Estimating the mean μ of a normal with known variance. Click on the strip to add observations; the posterior is Gaussian with precision equal to prior precision plus n times data precision.

Click anywhere on the strip below to add an observation. The posterior over μ narrows toward the sample mean as more data arrives.

tip: a tight prior σ₀² resists the data; a loose prior lets the data dominate
n
0
sample mean x̄
posterior mean
0.000
posterior σ
2.000

With known data variance σ², the posterior over μ is Gaussian: the precisions add, and the posterior mean is a precision-weighted average of the prior mean and the sample mean. With one observation, the posterior already shifts noticeably; with many, it pins down μ almost exactly — and you can see the prior's pull fade.

Interactive: MAP vs MLE — Ridge Regression as a Gaussian Prior

The same dataset, fit two ways. MLE picks the line of maximum likelihood (OLS). MAP adds a Gaussian prior on the slope — the result is ridge regression. Slide λ to watch the MAP line bend toward zero.

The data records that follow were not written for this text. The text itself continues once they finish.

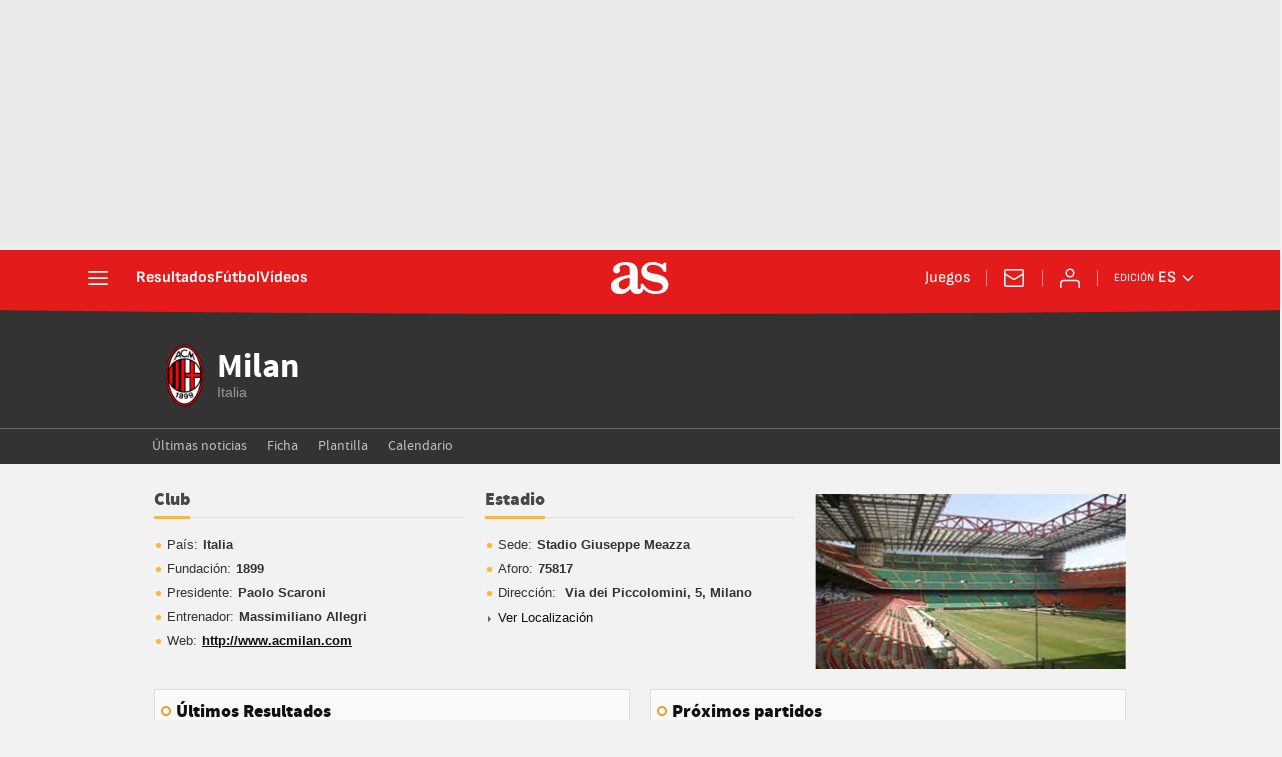

--- FILE ---
content_type: application/x-javascript;charset=utf-8
request_url: https://smetrics.as.com/id?d_visid_ver=5.5.0&d_fieldgroup=A&mcorgid=2387401053DB208C0A490D4C%40AdobeOrg&mid=92229997735735025191836805114176128958&ts=1769711992615
body_size: -37
content:
{"mid":"92229997735735025191836805114176128958"}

Click on the canvas to add a data point; click an existing point to remove it. Slide λ to strengthen the Gaussian prior on the slope — the MAP line bends toward zero slope (ridge regression).

MLE (no prior)
ŷ = 0.359 + 1.383 · x
SSE = 0.538
MAP (Gaussian prior, λ = 1.000)
ŷ = 0.368 + 1.348 · x
SSE = 0.585  ·  loss + λ‖β‖² = 2.402

MLE picks the parameters that maximize the data likelihood — for Gaussian noise that's ordinary least squares. MAP adds a prior: a zero-mean Gaussian prior on the slope contributes a λ‖β‖² penalty, exactly recovering ridge regression. As λ → 0 the MAP line collapses to MLE; as λ → ∞ it flattens to ȳ. The point: MAP = MLE + regularizer, and the regularizer is a prior in disguise.

The math objects

  • Prior P(θ): a probability distribution over the parameter space, encoding what you believe before seeing data. A flat prior says you know nothing; a sharp prior encodes a confident guess.
  • Likelihood P(D | θ): the probability the model assigns to the observed data, viewed as a function of θ with D fixed. Not a probability over θ — that's what makes the posterior different.
  • Posterior P(θ | D): the prior reweighted by the likelihood and renormalized. It is the answer to “given what I've seen, what should I now believe?”
  • Conjugate prior: a prior that, paired with a particular likelihood, yields a posterior in the same family. Beta is conjugate to Binomial; Normal (over μ) is conjugate to Normal (over data with known variance). Conjugacy keeps the math closed-form.
  • MAP estimate: argmaxθ P(θ | D) — the posterior mode. With a flat prior, MAP equals MLE. With a Gaussian prior on linear regression coefficients, MAP equals ridge regression. Many regularizers are priors in disguise: L² penalty ↔ Gaussian prior, L¹ penalty ↔ Laplace prior.
  • MLE estimate: argmaxθ P(D | θ) — the parameter that makes the data most likely. It ignores the prior, so it overfits when data is scarce.

Key takeaways

  • Bayes' rule: posterior ∝ likelihood × prior. The evidence is just a normalizer.
  • Conjugate priors keep the update in closed form — Beta + Binomial and Normal + Normal are the canonical pair.
  • For Beta–Binomial, the update is literally α ← α + heads, β ← β + tails.
  • For Normal–Normal with known variance, precisions add: τpost = τprior + n·τdata.
  • MAP = MLE + log-prior. Ridge regression is MAP with a Gaussian prior on the coefficients.
  • As data accumulates, the posterior concentrates and the prior's influence dwindles — Bayesian and frequentist estimates agree in the limit.